If God wasn’t personal, if He was an abstract force He would not be able to communicate with us by His word or by prayer. He would be, as C.S Lewis put it “an infinitely extended rice pudding.” And although I do enjoy rice pudding every once in a while (though not often), rice pudding makes one horrible god.

Truth 2: God is plural

The mystery of this notion is revealed to us in Gen1:26 when God states “Let us make man in our image.” Notice in this statement two important words the first one is “us” and then the second one is “our.” The plurality of God isn’t taken much farther after that but, Packer writes “…in the New Testament, God is revealed as truly and personally plural.” Of course we know this as the Trinity (Father, Son and Holy Spirit). J.I Packer gives a beautiful explanation on what the Trinity is, not their roles, but who they are and what they do as a whole. He states that the Trinity is “three persons within the unity of God’s being, three persons who relate to each other as persons, and who operate as a team for the salvation of God’s people.” Meaning that the three persons of God (who are in perfect unity with each other) each have personalities, and each have a part to play (together, perfectly) in saving God’s people.

■ GIVEN MATERIAL:
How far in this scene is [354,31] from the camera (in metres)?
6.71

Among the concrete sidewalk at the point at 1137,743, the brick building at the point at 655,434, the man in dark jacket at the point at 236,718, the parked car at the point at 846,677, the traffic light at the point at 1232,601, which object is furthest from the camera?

■ WHAT TO WORK ON:
• a. Transcribe the part of the passage on God's personal and plural nature between "If God wasn’t" and "one horrible god.", inclusive.
• b. Continue the passage on God's personal and plural nature, picking up after its final sentence.

■ SOLVED PROBLEMS:
• a.
If God wasn’t personal, if He was an abstract force He would not be able to communicate with us by His word or by prayer. He would be, as C.S Lewis put it “an infinitely extended rice pudding.” And although I do enjoy rice pudding every once in a while (though not often), rice pudding makes one horrible god.

• b.
Although the word and concept of the Trinity wasn’t really developed until the later centuries, Packer states that “the reality was there ‘in solution’ all along…the three persons…are distinct in the New Testament, though it has no technical terms for expressing their shared life…when they say ‘God’ (in the Bible) they are usually, like Jesus, speaking of the Father rather than of the three together, but they make it very clear that the three are one in both being and purpose, and they work together for our salvation.” The nature of the Trinity is beyond our understanding, meaning that is a mystery. However this doesn’t mean that it isn’t a truth and a doctrine because the Trinity is clearly shown throughout the New Testament. It is here that J.I Packer unpacks the gospel in relation to the doctrine of the Trinity. He writes “The gospel is the good news of God the Father planning our salvation, God the Son, the Mediator, achieving it for us, and God the Holy Spirit applying it to us as the gracious, willing guest who indwells in us.” It is clear that God the Father, Son and Spirit works together to achieve and maintain our salvation. Denying the truth and reality of the Trinity will lead to everything else falling apart.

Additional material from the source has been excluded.